One of the biggest things that made this show horrible was the scoring format. The first round, questions were worth 25, 50 and 75 points, totaling 150 points maximum for that round. The second round is 50, 75 and 150 points, totaling 275. More often than not, you would see teams score zero in the first round and win it on the last round. Heck, The Newlywed Game has that 25, now 30 point bonus question, but those questions are often easier than what's asked in the front game. However the bonus question points don't outweigh the other two rounds worth. Thus making the first round completely pointless.
The bonus game, called the Pick-a-Prize Arcade looked like it was just slapped on in more ways than one. Once again, the set design here is horrendous. It's like they had to use the same buckets of paint used on the first half of the set to color the podiums here. Not to mention, they added all those flashing lights when you pick a prize and it goes off when you pick right. I mean, even the first Wheel of Fortune prize podiums, where they just placed things every which way looked better than this.
Oh, the way the bonus actually works, sucks. There are 20 prizes in the "arcade", 10 on Pink podiums, 10 on Yellow. Sibling A has to pick 6 prizes out of the Pink and Sibling B has to pick 6 from the Yellow. Sibling B then must figure out what 6 Pink Podium prizes that Sibling A picked before the game began. If Sibling B is right, Sibling A gets the prize, if not, then they don't. The process is reversed and if both siblings get 10 matches, they win all 20 prizes. To be fair, these prizes seemed to vary from good to crap. I could tell you about them, but there are more deserving prizes to be picked on.

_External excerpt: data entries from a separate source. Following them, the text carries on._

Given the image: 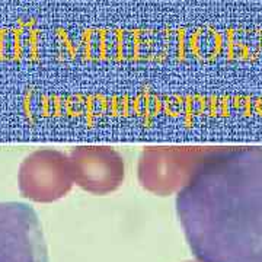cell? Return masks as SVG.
<instances>
[{
    "mask_svg": "<svg viewBox=\"0 0 262 262\" xmlns=\"http://www.w3.org/2000/svg\"><path fill=\"white\" fill-rule=\"evenodd\" d=\"M64 166L56 151H38L20 169L22 192L37 201H48L63 191Z\"/></svg>",
    "mask_w": 262,
    "mask_h": 262,
    "instance_id": "cell-3",
    "label": "cell"
},
{
    "mask_svg": "<svg viewBox=\"0 0 262 262\" xmlns=\"http://www.w3.org/2000/svg\"><path fill=\"white\" fill-rule=\"evenodd\" d=\"M175 210L200 262H262V144L217 147L198 159Z\"/></svg>",
    "mask_w": 262,
    "mask_h": 262,
    "instance_id": "cell-1",
    "label": "cell"
},
{
    "mask_svg": "<svg viewBox=\"0 0 262 262\" xmlns=\"http://www.w3.org/2000/svg\"><path fill=\"white\" fill-rule=\"evenodd\" d=\"M0 262H50L39 217L25 203L0 201Z\"/></svg>",
    "mask_w": 262,
    "mask_h": 262,
    "instance_id": "cell-2",
    "label": "cell"
}]
</instances>
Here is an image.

The old saying, whatever can go wrong, can go wrong, does go wrong. Laurie seemed to have devolved from being alright from Marlo's Magical whatever show he used to do, the set and music package were more annoying than the announcer was on Bargain Hunters and Slime....Oh yeah, I forgot Dean Goss announced this. Further proof that he can't do anything right in the world of game shows. Here, he just doesn't seem to care, which is better than half-assing it on High Rollers. The format, while a direct rip-off of The Newlywed Game manages to make the show worse, and the bonus game is just tacked on because they need to pad out 23 minutes of programming, yet they only have enough for 17. Either way, it's another development from the late 80s that should have stayed in just that, development in the late 80s.